Ogni tradizione ha la sua storia, anche l’aperitivo, il momento di convivialità per eccellenza. Proprio di questo si parlerà domani al suggestivo “Campus Principe di Napoli” di Agerola, location con splendida vista sulla penisola sorrentina, che ospiterà il convegno “L’aperitivo dal 1786 ad oggi”, evento tutto dedicato all’analisi di questo rituale che ha conquistato un posto d’onore nelle abitudini degli italiani ed anche oltralpe ed oltreoceano.

L’incontro di domani sarà anche l’occasione per presentare al pubblico un grande progetto che vedrà proprio l’aperitivo al centro: il primo campionato nazionale dell’aperitivo. Nell’aprile 2023, infatti, proprio al Campus Principe di Napoli di Agerola si terrà il “I Trofeo degli Aperitivi “Sapori di Napoli””, progetto fortemente voluto da Gennaro Galeotafiore per la direzione artistica dell’avvocato Sergio Sbarra. Un progetto unico nel suo genere, il primo realizzato proprio sul mondo dell’aperitivo, con prospettive di crescita enormi sia in termini nazionali che internazionali.

Partendo dalle origini, fino ad arrivare alle evoluzioni dei giorni nostri ma anche alle prospettive del futuro, a partire dalle ore 11 di domani si parlerà solo ed esclusivamente di aperitivo. Moderato dal giornalista Luciano Pignataro, figura di riferimento del settore food ed ex direttore de Il Mattino, l’incontro di lunedì 5 dicembre vedrà gli interventi del professore Raffele Iervolino, docente di diritto civile presso l’Università Pegaso e patron degli Istituti Scolastici Iervolino; l’imprenditore Gennaro Galeotafiore, patron dell’azienda “Sapori di Napoli”; l’esperto di food Sergio Sbarra, noto anche come “l’avvocato gourmet”; il bartender dello “Shub” di Sorrento Michele Bisconti; sempre dallo “Shub” di Sorrento, il patron Valerio Izzo, anche maître patron di “Piazzetta Milù” a Castellammare di Stabia; Mario Donald, bar manager del “Ruah” di San Vitaliano.

Altri interventi di spessore saranno quelli di Errico Porzio, il pizzaiolo tiktoker più famoso d’Italia e docente della Accademia Nazionale Pizza DOC, e dei giornalisti Giuseppe Giorgio e Annibale Discepolo, rispettivamente collaboratori de “Il Roma” e de “Il Mattino”.

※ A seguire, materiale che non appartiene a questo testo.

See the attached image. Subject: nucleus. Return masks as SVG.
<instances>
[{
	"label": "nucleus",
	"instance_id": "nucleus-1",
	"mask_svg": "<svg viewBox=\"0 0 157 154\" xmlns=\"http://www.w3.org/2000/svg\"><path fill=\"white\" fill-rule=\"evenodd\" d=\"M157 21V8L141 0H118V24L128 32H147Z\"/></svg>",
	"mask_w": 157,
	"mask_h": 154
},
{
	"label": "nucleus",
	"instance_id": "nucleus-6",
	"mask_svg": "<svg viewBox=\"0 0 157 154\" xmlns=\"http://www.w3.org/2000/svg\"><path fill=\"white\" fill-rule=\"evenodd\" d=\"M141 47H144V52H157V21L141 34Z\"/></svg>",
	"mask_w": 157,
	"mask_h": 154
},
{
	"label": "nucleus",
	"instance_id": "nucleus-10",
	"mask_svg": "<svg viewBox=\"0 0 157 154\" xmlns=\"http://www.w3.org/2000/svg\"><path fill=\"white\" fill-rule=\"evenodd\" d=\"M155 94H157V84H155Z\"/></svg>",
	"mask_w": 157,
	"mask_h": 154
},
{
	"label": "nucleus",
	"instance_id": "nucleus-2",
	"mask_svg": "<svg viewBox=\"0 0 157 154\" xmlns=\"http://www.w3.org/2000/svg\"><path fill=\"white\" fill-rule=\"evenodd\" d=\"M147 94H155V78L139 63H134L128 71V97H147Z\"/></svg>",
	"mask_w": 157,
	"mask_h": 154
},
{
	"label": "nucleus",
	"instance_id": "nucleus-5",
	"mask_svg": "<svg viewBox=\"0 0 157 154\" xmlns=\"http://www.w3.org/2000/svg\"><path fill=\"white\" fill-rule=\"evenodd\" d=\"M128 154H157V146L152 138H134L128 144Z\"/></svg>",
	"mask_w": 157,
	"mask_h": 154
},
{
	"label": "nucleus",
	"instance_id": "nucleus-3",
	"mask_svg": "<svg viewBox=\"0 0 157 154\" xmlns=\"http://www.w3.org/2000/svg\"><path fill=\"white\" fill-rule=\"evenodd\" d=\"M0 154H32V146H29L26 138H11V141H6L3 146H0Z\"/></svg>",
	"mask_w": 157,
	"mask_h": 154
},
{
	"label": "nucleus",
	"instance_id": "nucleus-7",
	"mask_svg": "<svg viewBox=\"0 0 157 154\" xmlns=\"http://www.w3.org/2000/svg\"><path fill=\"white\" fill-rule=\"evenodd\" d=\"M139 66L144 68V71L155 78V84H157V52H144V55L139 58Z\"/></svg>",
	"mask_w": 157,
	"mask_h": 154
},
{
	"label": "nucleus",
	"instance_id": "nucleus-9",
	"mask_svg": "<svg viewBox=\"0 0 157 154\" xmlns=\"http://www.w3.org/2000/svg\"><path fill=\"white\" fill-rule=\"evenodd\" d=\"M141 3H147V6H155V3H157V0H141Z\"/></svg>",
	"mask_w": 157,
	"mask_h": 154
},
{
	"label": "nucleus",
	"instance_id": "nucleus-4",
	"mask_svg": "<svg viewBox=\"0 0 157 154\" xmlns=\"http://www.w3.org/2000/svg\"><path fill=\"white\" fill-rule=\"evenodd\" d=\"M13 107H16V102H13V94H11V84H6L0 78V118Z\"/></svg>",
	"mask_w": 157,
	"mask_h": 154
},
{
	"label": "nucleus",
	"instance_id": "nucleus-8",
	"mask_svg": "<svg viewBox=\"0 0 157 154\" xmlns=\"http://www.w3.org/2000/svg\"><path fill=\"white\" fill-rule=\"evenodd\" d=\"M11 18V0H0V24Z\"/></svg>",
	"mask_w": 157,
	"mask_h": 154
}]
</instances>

Protagonista assoluta la storia di questo momento di convivialità. Le radici del termine aperitivo affondano nella storia greca: il medico Ippocrate scoprì che per curare i disturbi d’inappetenza dei suoi pazienti bastava somministrare loro una bevanda dal sapore piuttosto amaro, a base di vino bianco, fiori di dittamo, assenzio e ruta in grado di “aprire” lo stomaco stimolando la sensazione della fame. La storia moderna dell’aperitivo, però, inizia proprio in Italia nel 1786, con il torinese Antonio Benedetto Carpano, gestore di una bottega di liquori che proprio lì diede origine alla bevanda da aperitivo per eccellenza: il Vermouth, delizioso vino aromatizzato con china di lì a poco avrebbe conquistato l’allora re d’Italia Vittorio Emanuele II, che lo nominò l’aperitivo Ufficiale di Corte, come bicchierino da bere prima di mettersi a tavola.

Altro momento importante della giornata saranno i saluti degli chef che, come di consueto, arriveranno alla fine dei lavori. Parliamo in particolare degli chef stellati Raffaele Amitrano e Giuseppe Molaro, rispettivamente executive chef del “Mammà” di Capri e chef patron del “Contaminazioni” di Somma Vesuviana, e di Carmine De Stefano e Giovanni Pastore, ovvero il pastry chef ed il resident chef del Campus Principe di Napoli.

Alla fine del convegno, infatti, i bartender presenti in sala delizieranno i presenti con un aperitivo speciale realizzato per l’occasione.